Modi Embraces the Dollar to Spur India’s Solar Power Boom
India will soon invite bids for its first dollar-linked solar power contracts, seeking to cut costs and woo investment as Prime Minister Narendra Modi targets an unprecedented expansion in clean energy. State-owned NTPC Ltd., India’s largest power generator, will award the tenders for 500 megawatts to 1,000 megawatts of electricity in July, Tarun Kapoor, a joint secretary in India’s Renewable Energy Ministry, said in an interview in New Delhi. “NTPC will show the way in dollar bidding by bringing solar tenders in a month,” Kapoor said on June 25.
The contracts will pay the rupee equivalent of the dollar tariff determined by the bidding, and NTPC will create a fund to manage the currency risk it takes on, people familiar with the matter said, asking not to be identified as the plan isn’t public. The step may lower solar costs by making cheaper dollar-based financing easier to access, they said. Modi’s target is 100 gigawatts of solar power by 2022, up from about 4.1 gigawatts currently, to reduce India’s reliance on dirty, coal-fired power plants that make the nation one of the world’s biggest polluters. He needs to find about $94 billion to realize his goal, part of push to end blackouts.
The dollar-linked tariffs could reduce developers’ borrowing costs by a third, pushing solar tariffs down by a similar proportion, Kapoor said. That may lead to “more international investors participating,” said Bloomberg New Energy Finance’s New Delhi-based solar analyst Bharat Bhushan Agrawal. NTPC Chairman Arup Roy Choudhury didn’t respond to a call and a text message on his mobile phone for comment on the details of the dollar tariff program. The Renewable Energy Ministry didn’t respond to an e-mail seeking similar comment.
Japan’s SoftBank Corp. is the latest to pledge investment in India’s solar industry, joining companies such as Trina Solar Ltd., Adani Enterprises Ltd., Reliance Power Ltd. and SunEdison Inc. SoftBank last week unveiled a $20 billion solar venture with Bharti Enterprises Pvt. and Foxconn Technology Group.
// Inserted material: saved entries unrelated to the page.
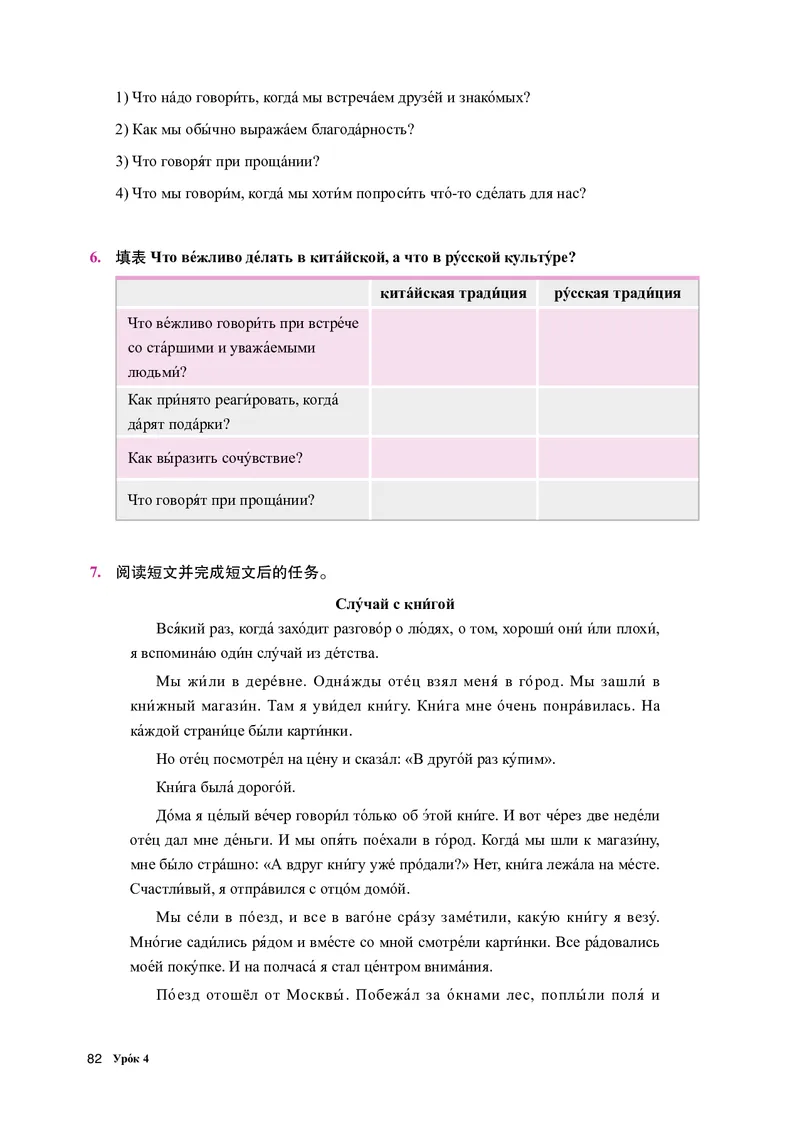 1) Что на́до говори́ть, когда́ мы встреча́ем друзе́й и знако́мых?

2) Как мы обы́чно выража́ем благода́рность?

3) Что говоря́т при проща́нии?

4) Что мы говори́м, когда́ мы хоти́м попроси́ть что́-то сде́лать для нас?

6. 填表 Что ве́жливо де́лать в кита́йской, а что в ру́сской культу́ре?

| | кита́йская тради́ция | ру́сская тради́ция |
|---|---|---|
| Что ве́жливо говори́ть при встре́че со ста́ршими и уважа́емыми людьми́? | | |
| Как при́нято реаги́ровать, когда́ да́рят пода́рки? | | |
| Как вы́разить сочу́вствие? | | |
| Что говоря́т при проща́нии? | | |

7. 阅读短文并完成短文后的任务。

Слу́чай с кни́гой

Вся́кий раз, когда́ захо́дит разгово́р о лю́дях, о том, хороши́ они́ и́ли плохи́, я вспомина́ю оди́н слу́чай из де́тства.

Мы жи́ли в дере́вне. Одна́жды оте́ц взял меня́ в го́род. Мы зашли́ в кни́жный магази́н. Там я уви́дел кни́гу. Кни́га мне о́чень понра́вилась. На ка́ждой страни́це бы́ли карти́нки.

Но оте́ц посмотре́л на це́ну и сказа́л: «В друго́й раз ку́пим».

Кни́га была́ дорого́й.

До́ма я це́лый ве́чер говори́л то́лько об э́той кни́ге. И вот че́рез две неде́ли оте́ц дал мне де́ньги. И мы опя́ть пое́хали в го́род. Когда́ мы шли к магази́ну, мне бы́ло стра́шно: «А вдруг кни́гу уже́ про́дали?» Нет, кни́га лежа́ла на ме́сте. Счастли́вый, я отпра́вился с отцо́м домо́й.

Мы се́ли в по́езд, и все в ваго́не сра́зу заме́тили, каку́ю кни́гу я везу́. Мно́гие сади́лись ря́дом и вме́сте со мной смотре́ли карти́нки. Все ра́довались мое́й поку́пке. И на полчаса́ я стал це́нтром внима́ния.

По́езд отошёл от Москвы́. Побежа́л за о́кнами лес, поплы́ли поля́ и

82 Уро́к 4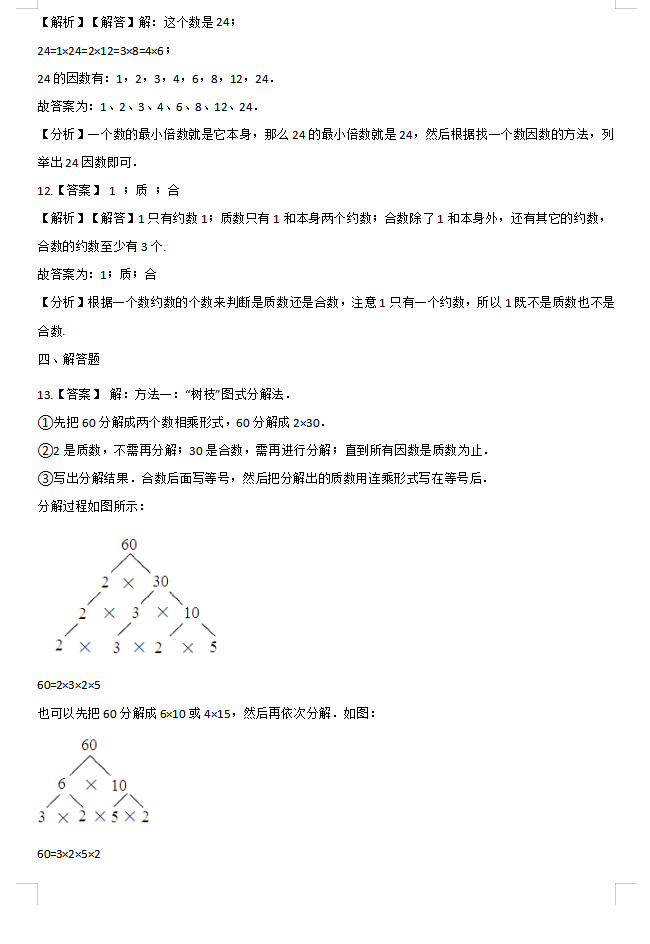 【解析】【解答】解：这个数是 24；

24=1×24=2×12=3×8=4×6；

24 的因数有：1，2，3，4，6，8，12，24．

故答案为：1、2、3、4、6、8、12、24．

【分析】一个数的最小倍数就是它本身，那么 24 的最小倍数就是 24，然后根据找一个数因数的方法，列举出 24 因数即可．

12.【答案】 1 ；质 ；合

【解析】【解答】1 只有约数 1；质数只有 1 和本身两个约数；合数除了 1 和本身外，还有其它的约数，合数的约数至少有 3 个.

故答案为：1；质；合

【分析】根据一个数约数的个数来判断是质数还是合数，注意 1 只有一个约数，所以 1 既不是质数也不是合数.

四、解答题

13.【答案】 解：方法一："树枝"图式分解法．

①先把 60 分解成两个数相乘形式，60 分解成 2×30．

②2 是质数，不需再分解；30 是合数，需再进行分解；直到所有因数是质数为止．

③写出分解结果．合数后面写等号，然后把分解出的质数用连乘形式写在等号后．

分解过程如图所示：

60
2 × 30
2 × 3 × 10
2 × 3 × 2 × 5

60=2×3×2×5

也可以先把 60 分解成 6×10 或 4×15，然后再依次分解．如图：

60
6 × 10
3 × 2 × 5 × 2

60=3×2×5×2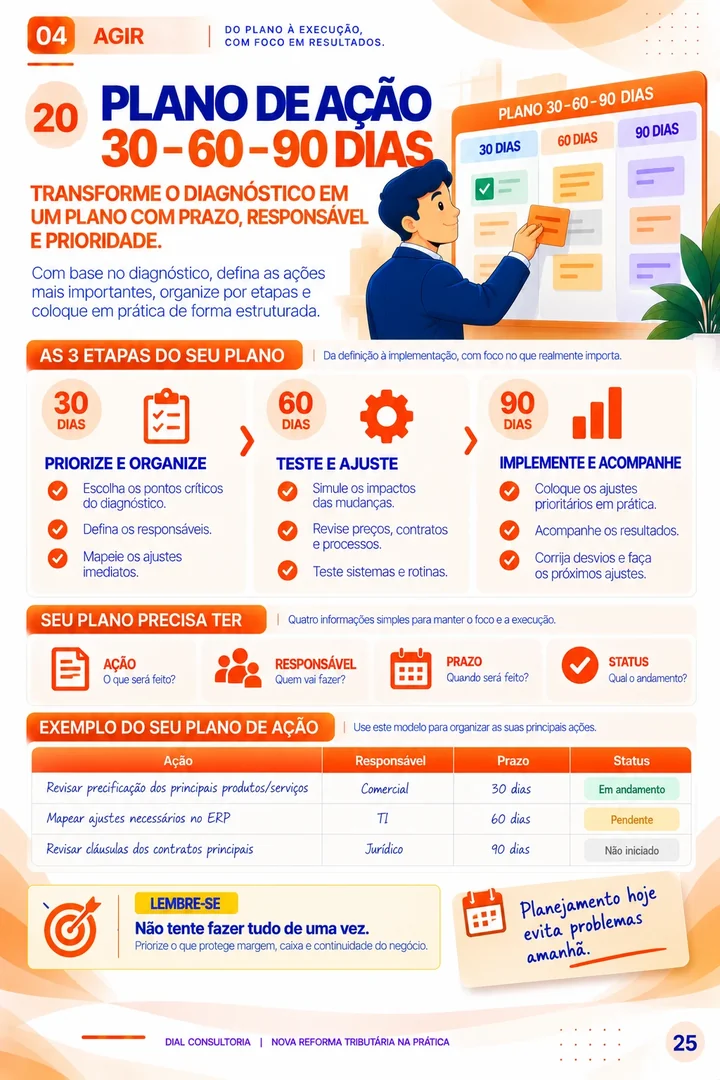 04 AGIR

DO PLANO À EXECUÇÃO, COM FOCO EM RESULTADOS.

20 PLANO DE AÇÃO 30 - 60 - 90 DIAS

TRANSFORME O DIAGNÓSTICO EM UM PLANO COM PRAZO, RESPONSÁVEL E PRIORIDADE.

Com base no diagnóstico, defina as ações mais importantes, organize por etapas e coloque em prática de forma estruturada.

PLANO 30 - 60 - 90 DIAS
30 DIAS
60 DIAS
90 DIAS

AS 3 ETAPAS DO SEU PLANO

Da definição à implementação, com foco no que realmente importa.

30 DIAS

PRIORIZE E ORGANIZE
Escolha os pontos críticos do diagnóstico.
Defina os responsáveis.
Mapeie os ajustes imediatos.

60 DIAS

TESTE E AJUSTE
Simule os impactos das mudanças.
Revise preços, contratos e processos.
Teste sistemas e rotinas.

90 DIAS

IMPLEMENTE E ACOMPANHE
Coloque os ajustes prioritários em prática.
Acompanhe os resultados.
Corrija desvios e faça os próximos ajustes.

SEU PLANO PRECISA TER

Quatro informações simples para manter o foco e a execução.

AÇÃO
O que será feito?

RESPONSÁVEL
Quem vai fazer?

PRAZO
Quando será feito?

STATUS
Qual o andamento?

EXEMPLO DO SEU PLANO DE AÇÃO

Use este modelo para organizar as suas principais ações.

| Ação | Responsável | Prazo | Status |
|---|---|---|---|
| Revisar precificação dos principais produtos/serviços | Comercial | 30 dias | Em andamento |
| Mapear ajustes necessários no ERP | TI | 60 dias | Pendente |
| Revisar cláusulas dos contratos principais | Jurídico | 90 dias | Não iniciado |

LEMBRE-SE
Não tente fazer tudo de uma vez.
Priorize o que protege margem, caixa e continuidade do negócio.

Planejamento hoje evita problemas amanhã.

DIAL CONSULTORIA | NOVA REFORMA TRIBUTÁRIA NA PRÁTICA

25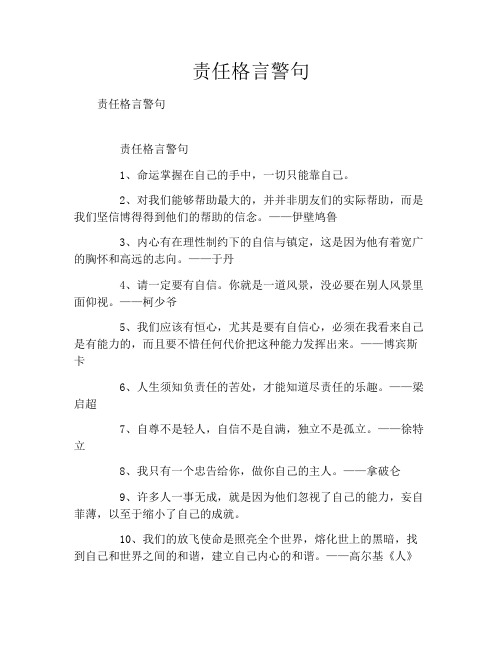 责任格言警句

责任格言警句

责任格言警句

1、命运掌握在自己的手中，一切只能靠自己。

2、对我们能够帮助最大的，并并非朋友们的实际帮助，而是我们坚信博得得到他们的帮助的信念。——伊壁鸠鲁

3、内心有在理性制约下的自信与镇定，这是因为他有着宽广的胸怀和高远的志向。——于丹

4、请一定要有自信。你就是一道风景，没必要在别人风景里面仰视。——柯少爷

5、我们应该有恒心，尤其是要有自信心，必须在我看来自己是有能力的，而且要不惜任何代价把这种能力发挥出来。——博宾斯卡

6、人生须知负责任的苦处，才能知道尽责任的乐趣。——梁启超

7、自尊不是轻人，自信不是自满，独立不是孤立。——徐特立

8、我只有一个忠告给你，做你自己的主人。——拿破仑

9、许多人一事无成，就是因为他们忽视了自己的能力，妄自菲薄，以至于缩小了自己的成就。

10、我们的放飞使命是照亮全个世界，熔化世上的黑暗，找到自己和世界之间的和谐，建立自己内心的和谐。——高尔基《人》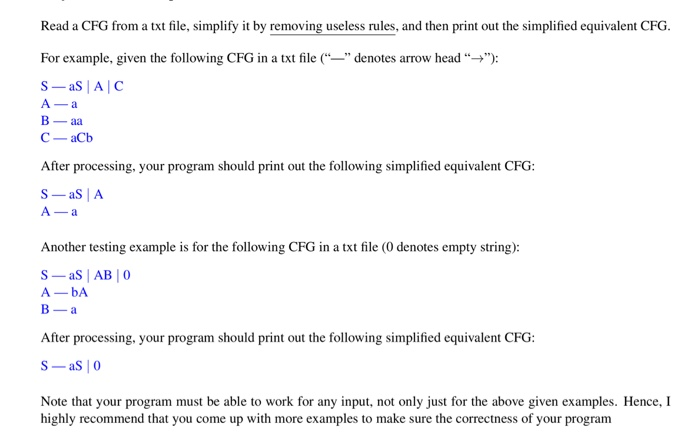 Read a CFG from a txt file, simplify it by removing useless rules, and then print out the simplified equivalent CFG.

For example, given the following CFG in a txt file ("—" denotes arrow head "→"):

S — aS | A | C
A — a
B — aa
C — aCb

After processing, your program should print out the following simplified equivalent CFG:

S — aS | A
A — a

Another testing example is for the following CFG in a txt file (0 denotes empty string):

S — aS | AB | 0
A — bA
B — a

After processing, your program should print out the following simplified equivalent CFG:

S — aS | 0

Note that your program must be able to work for any input, not only just for the above given examples. Hence, I highly recommend that you come up with more examples to make sure the correctness of your program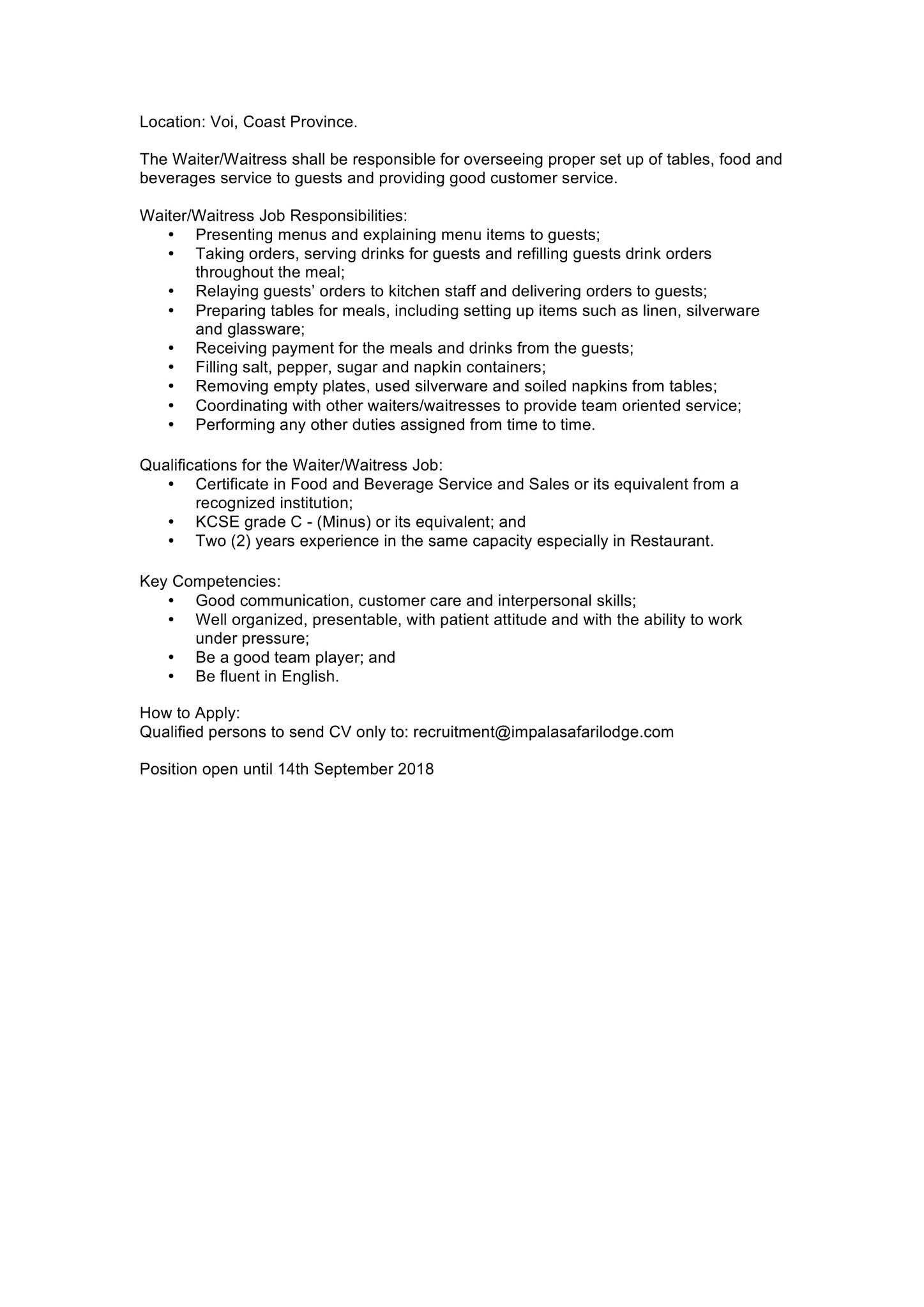 Location: Voi, Coast Province.

The Waiter/Waitress shall be responsible for overseeing proper set up of tables, food and beverages service to guests and providing good customer service.

Waiter/Waitress Job Responsibilities:
• Presenting menus and explaining menu items to guests;
• Taking orders, serving drinks for guests and refilling guests drink orders throughout the meal;
• Relaying guests' orders to kitchen staff and delivering orders to guests;
• Preparing tables for meals, including setting up items such as linen, silverware and glassware;
• Receiving payment for the meals and drinks from the guests;
• Filling salt, pepper, sugar and napkin containers;
• Removing empty plates, used silverware and soiled napkins from tables;
• Coordinating with other waiters/waitresses to provide team oriented service;
• Performing any other duties assigned from time to time.

Qualifications for the Waiter/Waitress Job:
• Certificate in Food and Beverage Service and Sales or its equivalent from a recognized institution;
• KCSE grade C - (Minus) or its equivalent; and
• Two (2) years experience in the same capacity especially in Restaurant.

Key Competencies:
• Good communication, customer care and interpersonal skills;
• Well organized, presentable, with patient attitude and with the ability to work under pressure;
• Be a good team player; and
• Be fluent in English.

How to Apply:
Qualified persons to send CV only to: recruitment@impalasafarilodge.com

Position open until 14th September 2018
The challenge for dollar-based pricing is whether India can scale up the program while shouldering the currency risk.
India can’t expect electricity distributors to pay dollar-based tariffs, since many are forced to sell below-cost power to keep energy affordable for the 740 million Indians living on less than $2 a day. Under the dollar-based program, the retailers don’t bear any currency risk and will pay a fixed rupee tariff to NTPC for the solar power, the people said. However, many distributors make heavy losses. “There’s a risk of default of payment by distribution companies, and if the government is going to hedge it, is this sustainable?” said Sujoy Ghosh, the India country head for Nasdaq-listed First Solar Inc.
State electricity distribution companies lose 700 billion rupees ($11 billion) annually and have accumulated losses of 2.5 trillion rupees, the government estimates. That’s one of a number of obstacles Modi must overcome to transform India’s energy mix. His objective is 175 gigawatts of green energy capacity by 2022, up from about 37 gigawatts, at cost of $200 billion -- more than the size of Vietnam’s economy.